WHAT NEEDS TO BE DONE:
Write back every line of the listing exactly, excluding images.

....

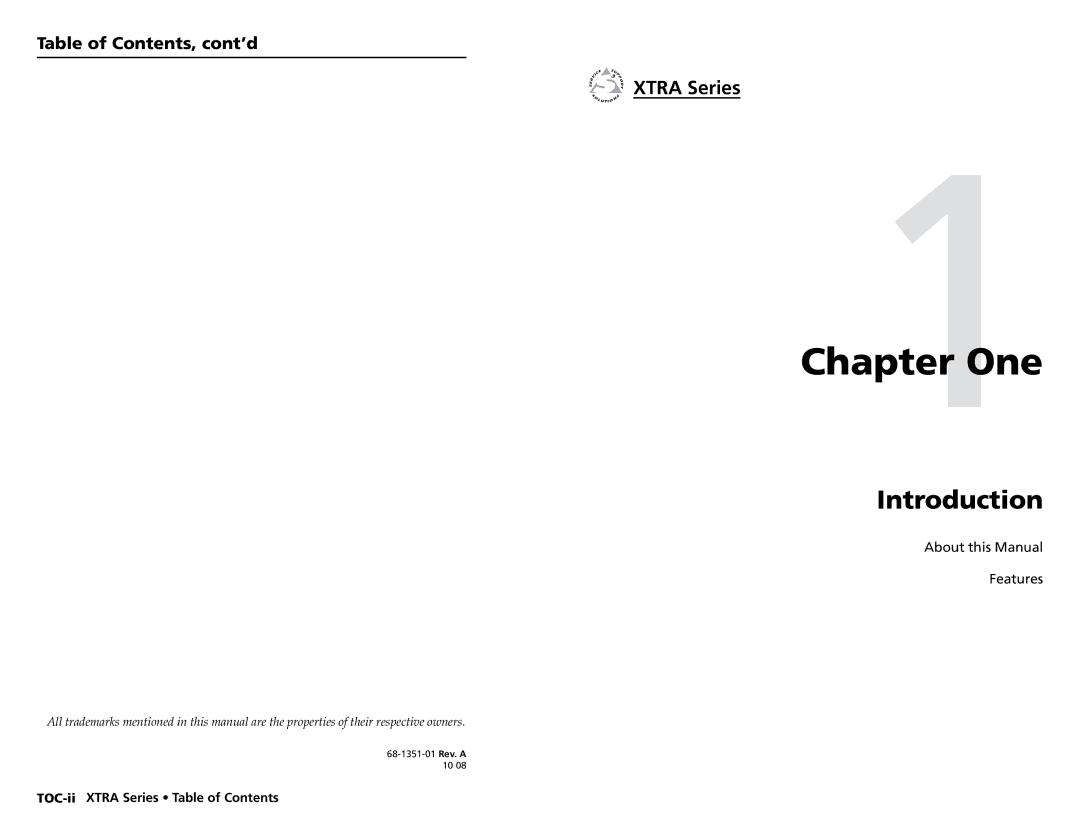 Table of Contents, cont'd

All trademarks mentioned in this manual are the properties of their respective owners.

68-1351-01 Rev. A
10 08

TOC-ii XTRA Series • Table of Contents

XTRA Series

1

Chapter One

Introduction

About this Manual

Features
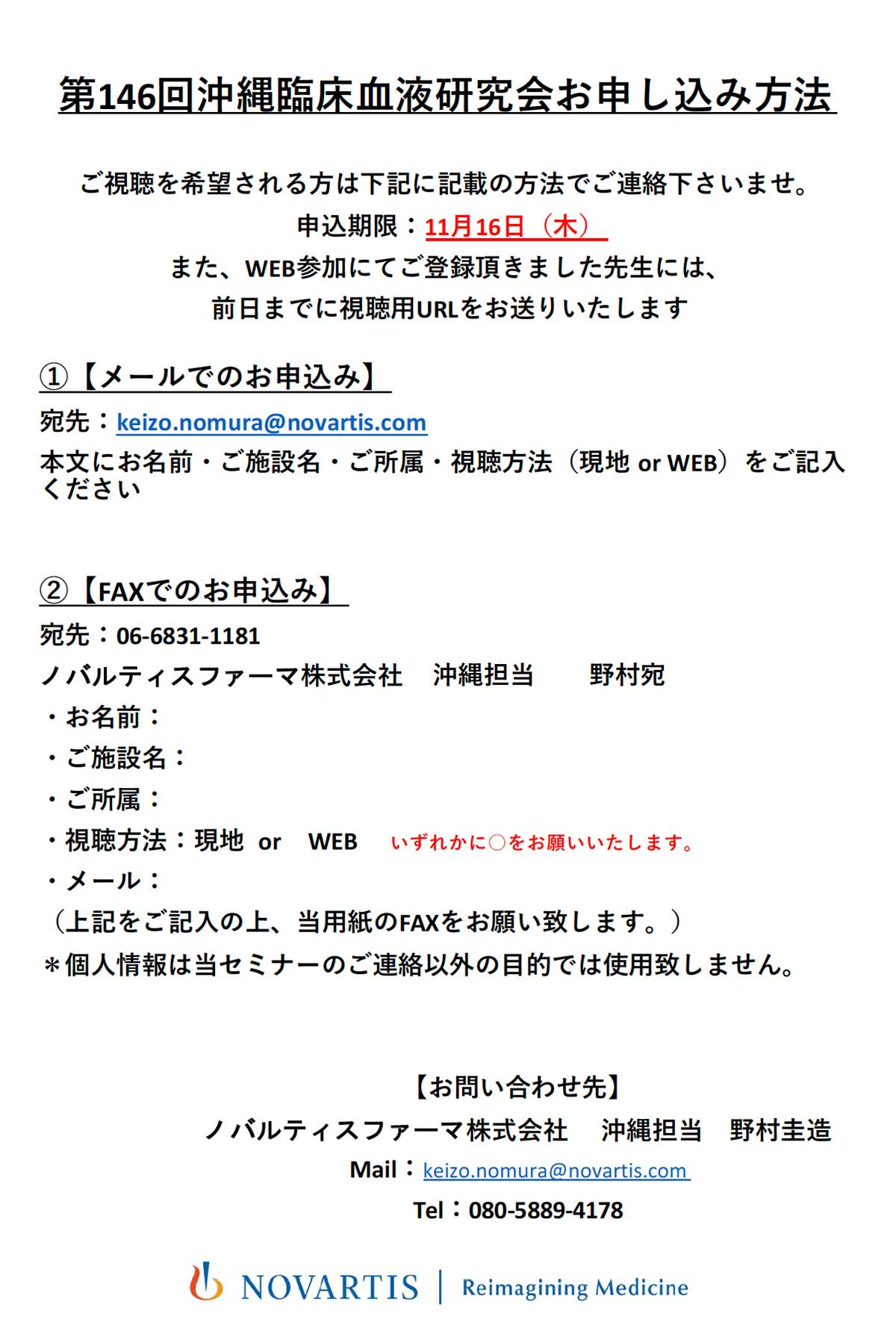 第146回沖縄臨床血液研究会お申し込み方法

ご視聴を希望される方は下記に記載の方法でご連絡下さいませ。
申込期限：11月16日（木）
また、WEB参加にてご登録頂きました先生には、
前日までに視聴用URLをお送りいたします

①【メールでのお申込み】
宛先：keizo.nomura@novartis.com
本文にお名前・ご施設名・ご所属・視聴方法（現地 or WEB）をご記入ください

②【FAXでのお申込み】
宛先：06-6831-1181
ノバルティスファーマ株式会社　沖縄担当　野村宛
・お名前：
・ご施設名：
・ご所属：
・視聴方法：現地 or WEB　いずれかに○をお願いいたします。
・メール：
（上記をご記入の上、当用紙のFAXをお願い致します。）
＊個人情報は当セミナーのご連絡以外の目的では使用致しません。

【お問い合わせ先】
ノバルティスファーマ株式会社　沖縄担当　野村圭造
Mail：keizo.nomura@novartis.com
Tel：080-5889-4178

NOVARTIS | Reimagining Medicine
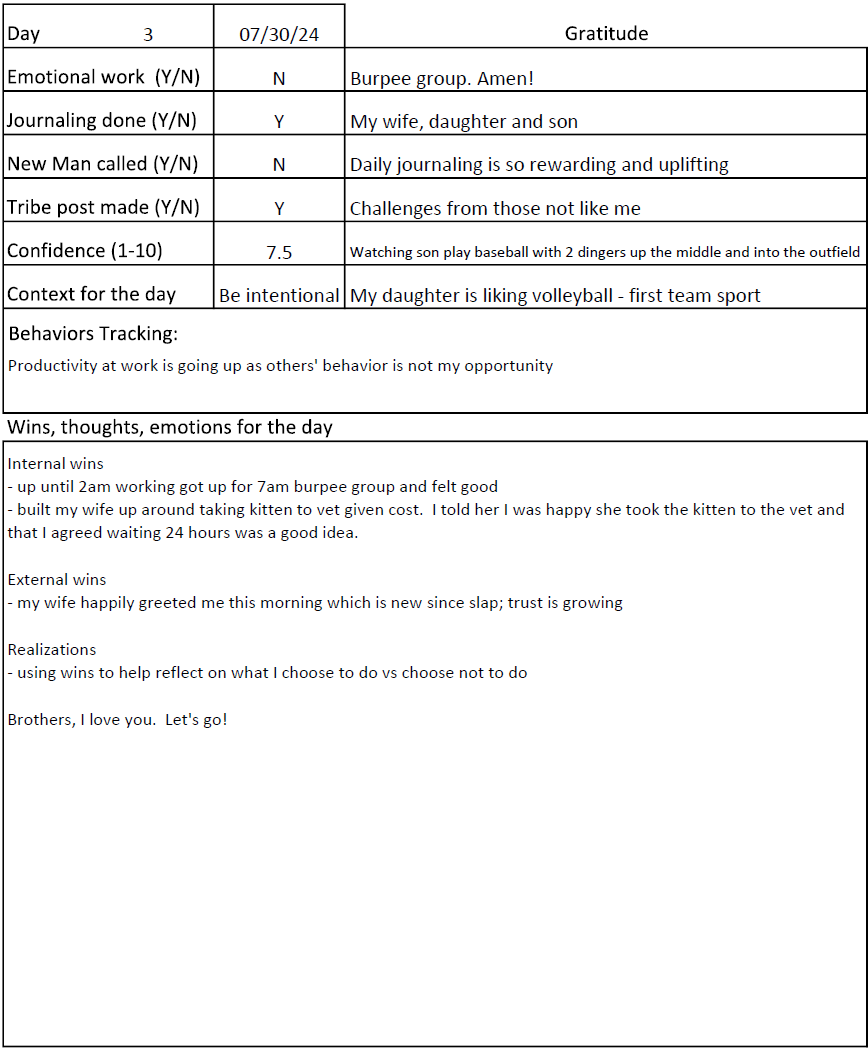 | Day 3 | 07/30/24 | Gratitude |
|---|---|---|
| Emotional work (Y/N) | N | Burpee group. Amen! |
| Journaling done (Y/N) | Y | My wife, daughter and son |
| New Man called (Y/N) | N | Daily journaling is so rewarding and uplifting |
| Tribe post made (Y/N) | Y | Challenges from those not like me |
| Confidence (1-10) | 7.5 | Watching son play baseball with 2 dingers up the middle and into the outfield |
| Context for the day | Be intentional | My daughter is liking volleyball - first team sport |

Behaviors Tracking:

Productivity at work is going up as others' behavior is not my opportunity

Wins, thoughts, emotions for the day

Internal wins
- up until 2am working got up for 7am burpee group and felt good
- built my wife up around taking kitten to vet given cost. I told her I was happy she took the kitten to the vet and that I agreed waiting 24 hours was a good idea.

External wins
- my wife happily greeted me this morning which is new since slap; trust is growing

Realizations
- using wins to help reflect on what I choose to do vs choose not to do

Brothers, I love you. Let's go!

....

REPLY TO THE TASK:
 Table of Contents, cont'd

All trademarks mentioned in this manual are the properties of their respective owners.

68-1351-01 Rev. A
10 08

TOC-ii XTRA Series • Table of Contents

XTRA Series

1

Chapter One

Introduction

About this Manual

Features
 第146回沖縄臨床血液研究会お申し込み方法

ご視聴を希望される方は下記に記載の方法でご連絡下さいませ。
申込期限：11月16日（木）
また、WEB参加にてご登録頂きました先生には、
前日までに視聴用URLをお送りいたします

①【メールでのお申込み】
宛先：keizo.nomura@novartis.com
本文にお名前・ご施設名・ご所属・視聴方法（現地 or WEB）をご記入ください

②【FAXでのお申込み】
宛先：06-6831-1181
ノバルティスファーマ株式会社　沖縄担当　野村宛
・お名前：
・ご施設名：
・ご所属：
・視聴方法：現地 or WEB　いずれかに○をお願いいたします。
・メール：
（上記をご記入の上、当用紙のFAXをお願い致します。）
＊個人情報は当セミナーのご連絡以外の目的では使用致しません。

【お問い合わせ先】
ノバルティスファーマ株式会社　沖縄担当　野村圭造
Mail：keizo.nomura@novartis.com
Tel：080-5889-4178

NOVARTIS | Reimagining Medicine
 | Day 3 | 07/30/24 | Gratitude |
|---|---|---|
| Emotional work (Y/N) | N | Burpee group. Amen! |
| Journaling done (Y/N) | Y | My wife, daughter and son |
| New Man called (Y/N) | N | Daily journaling is so rewarding and uplifting |
| Tribe post made (Y/N) | Y | Challenges from those not like me |
| Confidence (1-10) | 7.5 | Watching son play baseball with 2 dingers up the middle and into the outfield |
| Context for the day | Be intentional | My daughter is liking volleyball - first team sport |

Behaviors Tracking:

Productivity at work is going up as others' behavior is not my opportunity

Wins, thoughts, emotions for the day

Internal wins
- up until 2am working got up for 7am burpee group and felt good
- built my wife up around taking kitten to vet given cost. I told her I was happy she took the kitten to the vet and that I agreed waiting 24 hours was a good idea.

External wins
- my wife happily greeted me this morning which is new since slap; trust is growing

Realizations
- using wins to help reflect on what I choose to do vs choose not to do

Brothers, I love you. Let's go!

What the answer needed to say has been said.